Но агрессии в ней нет, факт. Зато есть некая озабоченность, лёгкая депрессия и подавленность, которые она пытается маскировать под невозмутимым лицом, с которым обычно по школе ходит Миру.

— Помнишь, в конце прошлого месяца ты очень хотел меня как женщину? Даже в декольте заглядывал в столовой, несмотря на Ченя? Он тебе ещё тогда по голове дал?

— Прикольный у тебя способ наладить контакт, — моя голова качается влево-вправо сама по себе.

Н-да уж. Витя Седьков — тот ещё интимный гангстер. Был.

Память услужливо подбрасывает: да, случай имел место.

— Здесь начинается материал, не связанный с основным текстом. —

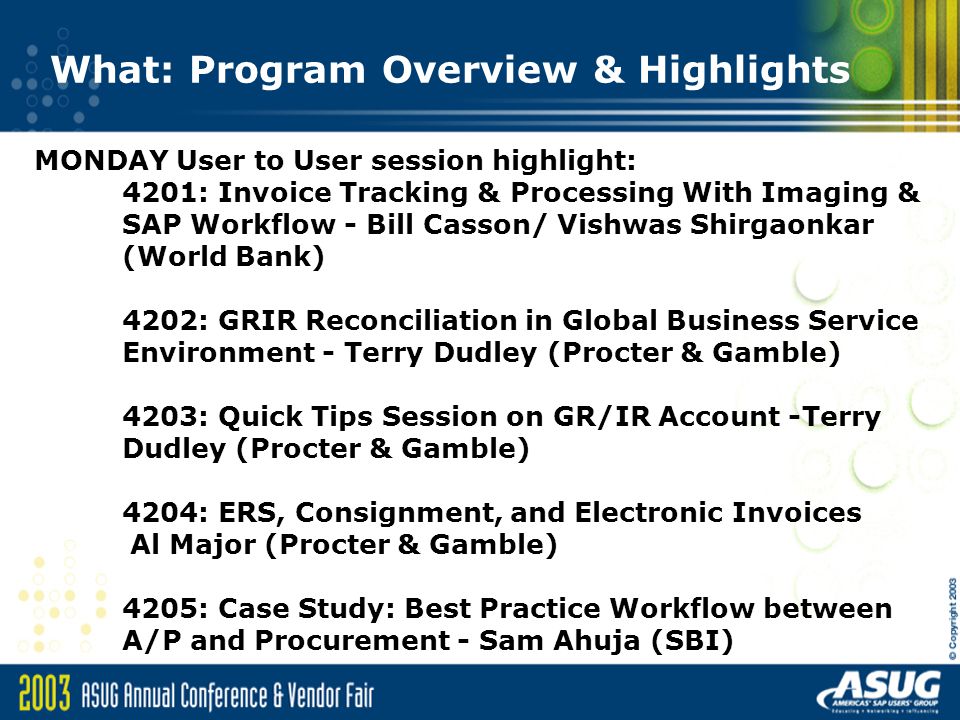 What: Program Overview & Highlights

MONDAY User to User session highlight:

4201: Invoice Tracking & Processing With Imaging & SAP Workflow - Bill Casson/ Vishwas Shirgaonkar (World Bank)

4202: GRIR Reconciliation in Global Business Service Environment - Terry Dudley (Procter & Gamble)

4203: Quick Tips Session on GR/IR Account -Terry Dudley (Procter & Gamble)

4204: ERS, Consignment, and Electronic Invoices Al Major (Procter & Gamble)

4205: Case Study: Best Practice Workflow between A/P and Procurement - Sam Ahuja (SBI)

© Copyright 2003

2003 ASUG Annual Conference & Vendor Fair

ASUG
AMERICAS' SAP USERS' GROUP
Educating • Networking • Influencing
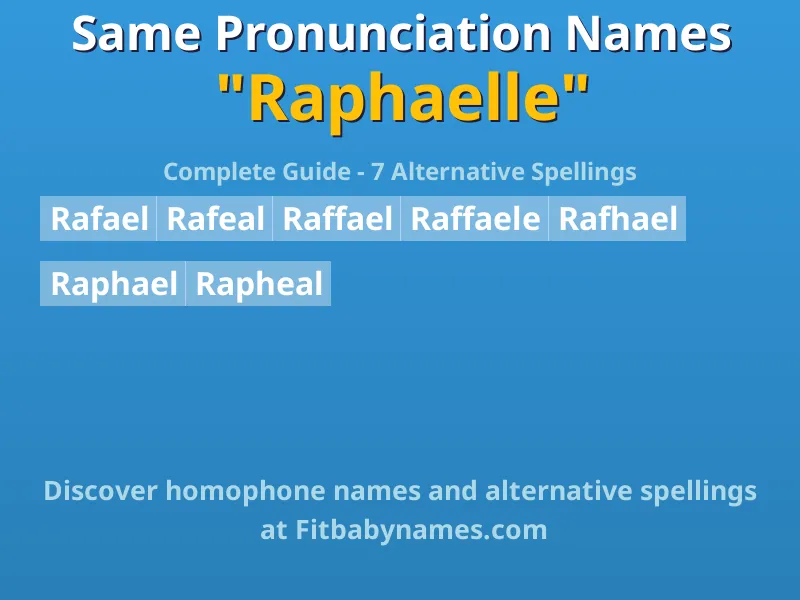 Same Pronunciation Names
"Raphaelle"

Complete Guide - 7 Alternative Spellings

Rafael Rafeal Raffael Raffaele Rafhael

Raphael Rapheal

Discover homophone names and alternative spellings at Fitbabynames.com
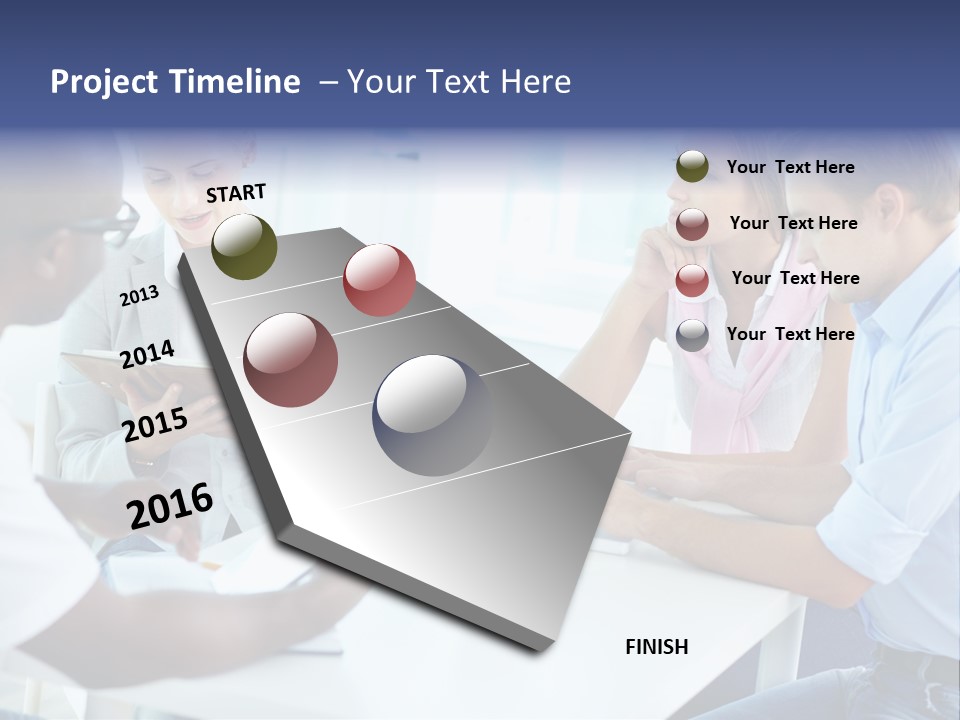 Project Timeline – Your Text Here

START

2013

2014

2015

2016

Your Text Here

Your Text Here

Your Text Here

Your Text Here

FINISH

С Ченем, кстати, я сейчас управлюсь относительно легко — но тогда этому телу было стыдно и неловко. Предшественник какое-то время действительно западал и на Юнь, даже думал, что и ради неё способен на подвиги и восстание угнетённых.

— А ты помнишь, что именно тогда я тебе ничего плохого не сказала? — продолжает цепляться к каким-то незначительным, как по мне, нюансам китаянка. — В отличие от всех остальных? Не травила тебя, не ругалась, даже не сказала "нет"?

— Ну, за тебя тогда Чень всё озвучил, — припоминаю что-то, но не так чтоб уверенно.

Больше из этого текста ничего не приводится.